I guarantee that anyone -- anyone -- can find themselves viewed as substandard.
It's truly disturbing when Zuckerberg says something so dystopian, and people 'in the trenches' call for more.
This. I should have added context that my experience was in small companies where it wasn't really possible to change teams. But some of the people that were bad performers became good performers only after they were fired and found new jobs. I've seen this happen at more than one company. They were probably just demotivated or hated their boss or something, and no amount of intervention can really fix that, short of a change in job (or a change in team, as you mention, if it's a bigger company).
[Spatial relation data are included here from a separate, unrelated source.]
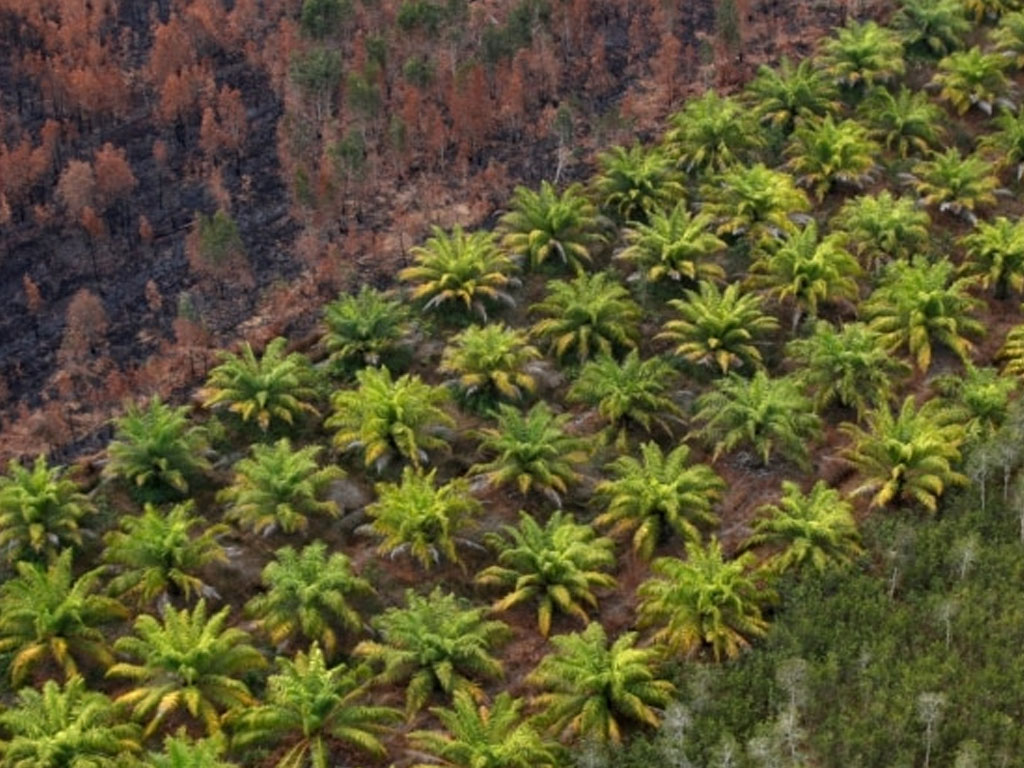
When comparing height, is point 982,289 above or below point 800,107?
below

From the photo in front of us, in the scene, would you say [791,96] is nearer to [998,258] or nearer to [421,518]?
[998,258]

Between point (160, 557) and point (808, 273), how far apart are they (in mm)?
19806

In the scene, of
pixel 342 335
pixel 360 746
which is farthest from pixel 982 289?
pixel 360 746

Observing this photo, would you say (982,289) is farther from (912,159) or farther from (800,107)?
(800,107)

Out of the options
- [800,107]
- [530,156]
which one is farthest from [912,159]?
[530,156]

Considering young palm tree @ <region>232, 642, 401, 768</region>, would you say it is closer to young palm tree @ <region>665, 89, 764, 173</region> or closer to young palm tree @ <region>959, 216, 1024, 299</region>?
young palm tree @ <region>959, 216, 1024, 299</region>

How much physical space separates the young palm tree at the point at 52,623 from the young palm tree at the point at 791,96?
92.8 feet

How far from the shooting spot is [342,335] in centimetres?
3419

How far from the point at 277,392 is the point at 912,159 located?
23.6 meters

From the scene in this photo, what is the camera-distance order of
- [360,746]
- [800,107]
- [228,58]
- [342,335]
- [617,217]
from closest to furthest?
[360,746] → [342,335] → [617,217] → [800,107] → [228,58]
On one hand, I've worked with a guy once who, as far as I could tell, did about an hour of work per day (if that) and played fantasy baseball in his office most of the time, waiting to be PIPed and managed out for a really long time... I inherited his code and it was a patchwork of minimum effort hacky fixes with no care for quality (cause he wasn't going to maintain it, I guess?). I really don't care what his circumstances are, I don't want to work with people like that, I wish they could fire him much faster than they did, and I bet most people would agree.
On the other hand I've heard about FB in particular is that there are teams with lots of people working 12-hour days. I am not willing to do that; it would be dumb for me to join such a team, and kind of a dick move to stick around as a low performer (I heard it from a friend who tried to keep up then decided to quit).
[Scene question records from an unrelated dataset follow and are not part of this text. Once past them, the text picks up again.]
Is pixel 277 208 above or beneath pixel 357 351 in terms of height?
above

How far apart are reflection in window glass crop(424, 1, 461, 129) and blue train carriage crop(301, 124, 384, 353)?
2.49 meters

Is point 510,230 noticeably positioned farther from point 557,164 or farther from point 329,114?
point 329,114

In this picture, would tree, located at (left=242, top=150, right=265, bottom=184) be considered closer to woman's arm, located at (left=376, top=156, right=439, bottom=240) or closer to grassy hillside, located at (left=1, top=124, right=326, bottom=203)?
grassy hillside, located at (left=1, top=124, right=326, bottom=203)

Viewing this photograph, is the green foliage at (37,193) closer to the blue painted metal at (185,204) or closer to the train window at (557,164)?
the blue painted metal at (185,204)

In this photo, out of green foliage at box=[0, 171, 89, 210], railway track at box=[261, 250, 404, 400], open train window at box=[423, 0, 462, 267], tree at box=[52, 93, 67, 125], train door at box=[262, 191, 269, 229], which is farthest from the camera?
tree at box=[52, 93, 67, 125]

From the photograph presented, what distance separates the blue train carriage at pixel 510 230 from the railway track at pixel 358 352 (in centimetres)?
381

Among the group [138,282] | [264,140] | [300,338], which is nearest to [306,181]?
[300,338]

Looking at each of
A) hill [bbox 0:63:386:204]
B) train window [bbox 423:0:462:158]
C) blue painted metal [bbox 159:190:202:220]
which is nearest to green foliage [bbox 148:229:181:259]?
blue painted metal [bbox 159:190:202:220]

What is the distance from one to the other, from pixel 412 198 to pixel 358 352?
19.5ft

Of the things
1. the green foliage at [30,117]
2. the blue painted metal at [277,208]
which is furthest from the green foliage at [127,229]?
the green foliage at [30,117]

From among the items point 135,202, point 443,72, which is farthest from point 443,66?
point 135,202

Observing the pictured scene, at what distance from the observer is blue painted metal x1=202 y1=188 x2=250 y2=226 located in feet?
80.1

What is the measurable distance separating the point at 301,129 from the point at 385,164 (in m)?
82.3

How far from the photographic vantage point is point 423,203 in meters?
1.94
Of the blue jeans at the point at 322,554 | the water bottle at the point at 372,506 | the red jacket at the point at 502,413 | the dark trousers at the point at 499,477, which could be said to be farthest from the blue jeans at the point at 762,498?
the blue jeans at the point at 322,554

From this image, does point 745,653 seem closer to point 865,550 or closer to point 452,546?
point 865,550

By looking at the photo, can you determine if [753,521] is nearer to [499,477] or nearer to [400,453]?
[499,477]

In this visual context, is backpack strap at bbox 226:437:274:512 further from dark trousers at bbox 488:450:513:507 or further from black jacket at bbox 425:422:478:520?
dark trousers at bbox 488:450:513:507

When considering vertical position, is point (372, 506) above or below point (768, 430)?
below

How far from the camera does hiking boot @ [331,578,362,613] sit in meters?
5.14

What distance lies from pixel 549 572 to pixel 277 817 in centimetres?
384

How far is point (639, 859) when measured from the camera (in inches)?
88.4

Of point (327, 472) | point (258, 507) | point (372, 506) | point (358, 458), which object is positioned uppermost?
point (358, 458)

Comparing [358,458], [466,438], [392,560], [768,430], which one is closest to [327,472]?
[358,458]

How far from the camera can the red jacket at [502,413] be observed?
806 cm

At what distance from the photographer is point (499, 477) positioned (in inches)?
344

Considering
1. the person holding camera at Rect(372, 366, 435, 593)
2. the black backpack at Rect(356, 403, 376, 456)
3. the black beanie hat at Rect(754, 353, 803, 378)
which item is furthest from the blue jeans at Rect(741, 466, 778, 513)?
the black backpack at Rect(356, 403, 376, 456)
Sure, and maybe Zuck should just keep shifting the goal-posts, without limit? Where's the harm?
Additionally, the economy is struggling and Meta hasn't had great earnings reports vs expectations. Wouldn't you want a CEO to communicate that the company needs to buckle down before things get dire?
Or maybe people here on HN are sick of finding --in team after team-- those 1 or 2 people who take forever to finish their work and drag the whole team down.
The responses here seem short-sighted.
A company is openly increasing pressure on staff to force people to leave.
This does not protect or benefit you, despite what you may think about how great things will be once your idiotic, lazy co-workers amicably depart with zero collateral impact.
This is aggressively targeted at you. Not today's you (or so you believe) but tomorrow's you.
Just because you imagine you'll benefit from this shifting of boundaries, doesn't mean you'll continue to benefit next time it happens.
And for the variations on the theme "so you think everyone should be allowed to slack off", nope, and I didn't say that.